Ahmet: では安全なのか、ハルシネーションを起こさないのか、という疑問が湧くと思います。Diltigoは闇の中で推測を行う自律的なブラックボックスドクターではありません。私たちのAIは、Diltigo Clinical Constitutionと呼ばれる23項目から構成される厳格な臨床憲章によって統制されており、WHOおよびASHAのグローバル基準に基づいて展開されています。さらに、私たちのモデルは厳格なhuman-in-the-loopシステムによって継続的に改善されています。スライドにある通り、1,000人を超える専門セラピストが、6,000以上の完了済み課題に基づいて、AIのアウトプットを能動的に評価・スコアリング・修正しています。このAIの意思決定空間に対する能動的な精緻化により、私たちはGDPRおよびHIPAAに準拠した、専門家としての良心を持つ臨床グレードのアシスタントであり続けています。
この臨床的厳密性こそが、市場の他のあらゆるソリューションとDiltigoを分かつ点です。既存のソリューションを見ると、Diltigoは右上の象限において完全に単独で存在しています。高いAI能力と高い臨床的焦点を、ICD-11のグローバル規範に厳格に基づいて独自に組み合わせることで、私たちはまったく新しいケアのカテゴリーを定義しているのです。
しかし、臨床的精度は、最も必要としている人々に届かなければ意味がありません。言葉を真に民主化するために、私たちはラストマイル問題を解決する必要がありました。Diltigoは高度な技術インフラを持つ人だけに留保された贅沢品ではありません。私たちの音響分析はオフラインのEdge AIによって駆動されています。これにより、エンジンはインターネット接続なしにデバイス上でローカルに動作することができます。これを月額わずか18ドルというアクセスしやすいB2Cサブスクリプションと組み合わせることで、最も恵まれない地理的地域にリーチしながら、持続可能な120万ドルのARR目標に向けて進んでいます。

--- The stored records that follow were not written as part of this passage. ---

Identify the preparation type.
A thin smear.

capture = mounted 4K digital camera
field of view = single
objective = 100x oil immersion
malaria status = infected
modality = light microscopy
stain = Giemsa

私たちの真のインパクトは、何千ものセラピーセッションを完了させること以上のものです。セッションはあくまでアウトプットにすぎません。真のインパクトとは、システミックな変化そのものについてです。私たちの究極の目標は、親のエンパワーメントです。私たちは持続可能で確固たる進歩のための基盤を築いています。Diltigoとして、私たちは子どもの神経発達を支援する能力、知識、自信を備えた親の世代を残していきます。
そして私たちは、これをグローバルな現実にするための非常に精密なロードマップを実行しています。2024年は基盤と製品の構築の年でした。2025年は市場の検証と6,000課題と並行したAIエージェントのローンチの年でした。現在の2026年では、バージョン2をローンチし、1,000人を超えるセラピストによる完全な臨床検証を完了させる予定です。そして2027年には、オフラインAIを展開して世界中の家族をエンパワーする、完全なグローバル展開を目指しています。
私たちはこれを単独では成し遂げられないことも理解しています。Diltigo CampusおよびAcademyを通じて、私たちはローカルキャパシティを能動的に構築しています。大学やNGOと提携し、次世代のデジタル言語セラピストを育成しています。AI支援カリキュラムを学術プログラムに統合し、十分にサービスが行き届いていない人々に向けたグローバルな流通チャネルを開いています。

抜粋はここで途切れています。